═══ Page text ═══

Lisbeth Fog
2 April 2010
[BOGOTA] After nine years of meetings about international rules on providing equitable resources, a major step was reached last week (22–28 March) with agreement on a draft text that is intended to form the basis of a protocol on access and benefit sharing.
At the Ad Hoc Open-ended Working Group on Access and Benefit-sharing of the Convention on Biological Diversity (CBD), which met in Cali, Colombia, representatives from 193 countries agreed to use the draft as the basis of a protocol to be submitted to the tenth Conference of the Parties to the CBD, which will be held in October in Nagoya, Japan.
The UN hailed the meeting as a great step forward in the quest to use the world's biodiversity fairly.
"Cali has entered history as the birthplace of the draft Nagoya Protocol on access and benefit sharing," said Ahmed Djoghlaf, the UN's executive secretary to the CBD.
But the draft remains highly controversial, and participants have been forced to arrange a further, week-long meeting to take place in Canada in July to prepare the draft for October's meeting in Nagoya.
Agreeing a protocol is one of the three objectives of the CBD. The goals is to ensure that benefits arising from the use of genetic resources from plants, animals or microorganisms are shared in a fair and equitable way with local communities or countries that provide them.
"We expected a bigger step, but undoubtedly Cali's text is a step forward," said Oscar Lizarazo, legal consultant for GeBiX, the Colombian Centre for Genomics and Bioinformatics of Extreme Environments.

═══

### Instructions:
a: Reproduce word for word the passage of the biodiversity report that starts at the words "At the Ad Hoc" and ends after the words "world's biodiversity fairly.".
b: According to the biodiversity report, where and when will the tenth Conference of the Parties to the CBD be held?
You won't need the material that follows.

═══ Source material ═══

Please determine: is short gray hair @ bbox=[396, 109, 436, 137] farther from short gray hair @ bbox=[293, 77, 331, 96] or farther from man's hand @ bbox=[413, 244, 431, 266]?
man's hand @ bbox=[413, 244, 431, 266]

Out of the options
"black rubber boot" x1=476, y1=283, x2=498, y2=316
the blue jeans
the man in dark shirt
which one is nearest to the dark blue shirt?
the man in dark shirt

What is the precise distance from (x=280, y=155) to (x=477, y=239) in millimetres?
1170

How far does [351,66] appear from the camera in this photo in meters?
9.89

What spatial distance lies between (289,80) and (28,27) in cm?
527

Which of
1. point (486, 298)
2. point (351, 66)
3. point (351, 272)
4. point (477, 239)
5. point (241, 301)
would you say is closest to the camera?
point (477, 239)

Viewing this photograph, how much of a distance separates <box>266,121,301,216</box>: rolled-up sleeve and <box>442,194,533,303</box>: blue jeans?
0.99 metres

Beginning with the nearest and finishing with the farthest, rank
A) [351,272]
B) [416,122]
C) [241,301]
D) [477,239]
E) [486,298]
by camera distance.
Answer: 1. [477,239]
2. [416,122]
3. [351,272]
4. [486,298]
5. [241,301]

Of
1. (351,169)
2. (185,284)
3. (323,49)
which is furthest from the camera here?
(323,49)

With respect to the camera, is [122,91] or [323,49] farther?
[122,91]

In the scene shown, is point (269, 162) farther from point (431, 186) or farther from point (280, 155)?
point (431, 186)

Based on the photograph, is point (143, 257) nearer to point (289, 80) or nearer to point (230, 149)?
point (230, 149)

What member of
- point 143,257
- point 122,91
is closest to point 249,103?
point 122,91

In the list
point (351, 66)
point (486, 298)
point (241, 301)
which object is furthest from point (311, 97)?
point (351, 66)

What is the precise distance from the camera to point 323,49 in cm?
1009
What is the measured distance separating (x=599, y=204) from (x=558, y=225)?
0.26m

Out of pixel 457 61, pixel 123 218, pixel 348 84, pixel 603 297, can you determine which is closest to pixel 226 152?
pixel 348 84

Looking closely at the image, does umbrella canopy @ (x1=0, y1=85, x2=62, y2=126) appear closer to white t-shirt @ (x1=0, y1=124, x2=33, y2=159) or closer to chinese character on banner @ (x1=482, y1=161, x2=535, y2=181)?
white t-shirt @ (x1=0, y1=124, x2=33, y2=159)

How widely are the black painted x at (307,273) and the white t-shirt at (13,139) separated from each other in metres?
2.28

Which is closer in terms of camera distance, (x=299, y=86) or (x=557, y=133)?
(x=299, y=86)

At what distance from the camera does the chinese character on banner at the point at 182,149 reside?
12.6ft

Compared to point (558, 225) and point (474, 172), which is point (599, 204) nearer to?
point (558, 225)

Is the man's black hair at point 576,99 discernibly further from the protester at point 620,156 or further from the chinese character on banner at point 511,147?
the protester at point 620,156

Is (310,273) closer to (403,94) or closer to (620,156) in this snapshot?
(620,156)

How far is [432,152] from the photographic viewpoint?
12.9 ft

═══
═══ Source material ═══

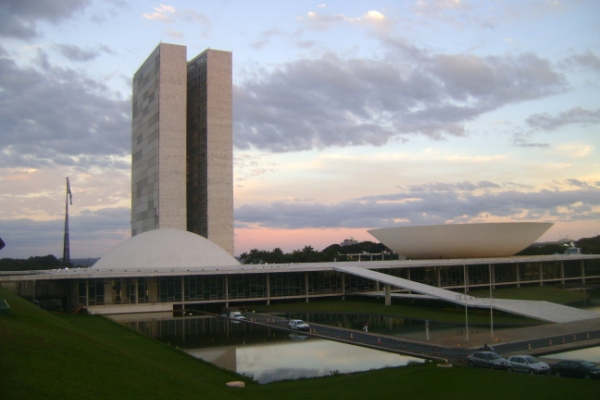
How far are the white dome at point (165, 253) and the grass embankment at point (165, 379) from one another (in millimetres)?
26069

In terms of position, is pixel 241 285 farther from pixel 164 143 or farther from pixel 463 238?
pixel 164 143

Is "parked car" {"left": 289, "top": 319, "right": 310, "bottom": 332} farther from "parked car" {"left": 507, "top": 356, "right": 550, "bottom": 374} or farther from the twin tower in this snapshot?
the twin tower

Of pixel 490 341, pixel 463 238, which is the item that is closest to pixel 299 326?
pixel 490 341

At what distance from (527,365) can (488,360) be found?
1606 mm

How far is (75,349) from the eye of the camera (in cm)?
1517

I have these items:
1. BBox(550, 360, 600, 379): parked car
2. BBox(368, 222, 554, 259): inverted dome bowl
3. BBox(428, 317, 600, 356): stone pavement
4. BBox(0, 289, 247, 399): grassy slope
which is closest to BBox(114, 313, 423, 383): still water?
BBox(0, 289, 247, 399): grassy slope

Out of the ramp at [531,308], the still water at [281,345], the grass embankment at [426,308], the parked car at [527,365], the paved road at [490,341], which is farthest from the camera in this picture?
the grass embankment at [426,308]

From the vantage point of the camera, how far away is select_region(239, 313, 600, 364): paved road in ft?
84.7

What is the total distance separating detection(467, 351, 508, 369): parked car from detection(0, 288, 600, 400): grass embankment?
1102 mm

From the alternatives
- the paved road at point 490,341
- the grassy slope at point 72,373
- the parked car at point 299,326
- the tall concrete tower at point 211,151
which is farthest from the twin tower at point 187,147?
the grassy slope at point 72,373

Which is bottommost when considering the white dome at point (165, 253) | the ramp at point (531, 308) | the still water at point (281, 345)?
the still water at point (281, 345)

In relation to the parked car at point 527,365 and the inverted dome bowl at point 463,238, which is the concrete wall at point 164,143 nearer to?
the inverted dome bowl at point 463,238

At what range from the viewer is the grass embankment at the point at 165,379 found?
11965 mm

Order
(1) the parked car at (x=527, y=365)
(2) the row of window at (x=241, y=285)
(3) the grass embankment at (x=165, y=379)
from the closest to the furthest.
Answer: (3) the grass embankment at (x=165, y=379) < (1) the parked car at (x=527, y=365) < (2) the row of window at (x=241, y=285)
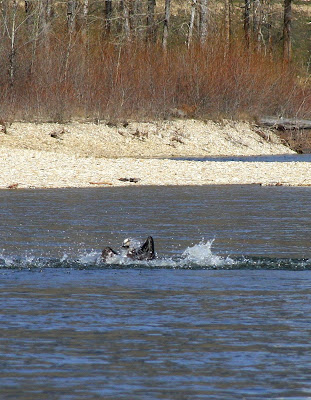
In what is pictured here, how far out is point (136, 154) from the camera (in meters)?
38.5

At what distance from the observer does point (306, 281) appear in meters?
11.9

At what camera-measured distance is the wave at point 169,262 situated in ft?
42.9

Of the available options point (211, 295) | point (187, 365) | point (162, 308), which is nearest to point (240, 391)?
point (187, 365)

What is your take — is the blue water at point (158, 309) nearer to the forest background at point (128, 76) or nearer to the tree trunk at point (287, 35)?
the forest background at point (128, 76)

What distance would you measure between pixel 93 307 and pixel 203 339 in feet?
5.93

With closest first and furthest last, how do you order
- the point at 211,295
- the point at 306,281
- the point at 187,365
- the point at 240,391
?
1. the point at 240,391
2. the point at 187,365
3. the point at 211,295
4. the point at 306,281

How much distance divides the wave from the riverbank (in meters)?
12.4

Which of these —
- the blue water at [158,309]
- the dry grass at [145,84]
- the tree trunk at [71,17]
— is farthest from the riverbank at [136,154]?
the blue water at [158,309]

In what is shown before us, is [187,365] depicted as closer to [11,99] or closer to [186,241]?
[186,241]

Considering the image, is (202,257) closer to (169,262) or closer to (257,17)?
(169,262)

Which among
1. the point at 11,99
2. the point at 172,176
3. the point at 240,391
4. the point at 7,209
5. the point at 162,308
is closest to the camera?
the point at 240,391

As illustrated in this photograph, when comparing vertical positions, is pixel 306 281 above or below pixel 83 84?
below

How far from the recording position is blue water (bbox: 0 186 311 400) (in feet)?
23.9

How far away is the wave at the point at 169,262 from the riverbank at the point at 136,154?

═══

### Answers for the exercise:
a:
At the Ad Hoc Open-ended Working Group on Access and Benefit-sharing of the Convention on Biological Diversity (CBD), which met in Cali, Colombia, representatives from 193 countries agreed to use the draft as the basis of a protocol to be submitted to the tenth Conference of the Parties to the CBD, which will be held in October in Nagoya, Japan.
The UN hailed the meeting as a great step forward in the quest to use the world's biodiversity fairly.

b: In October in Nagoya, Japan.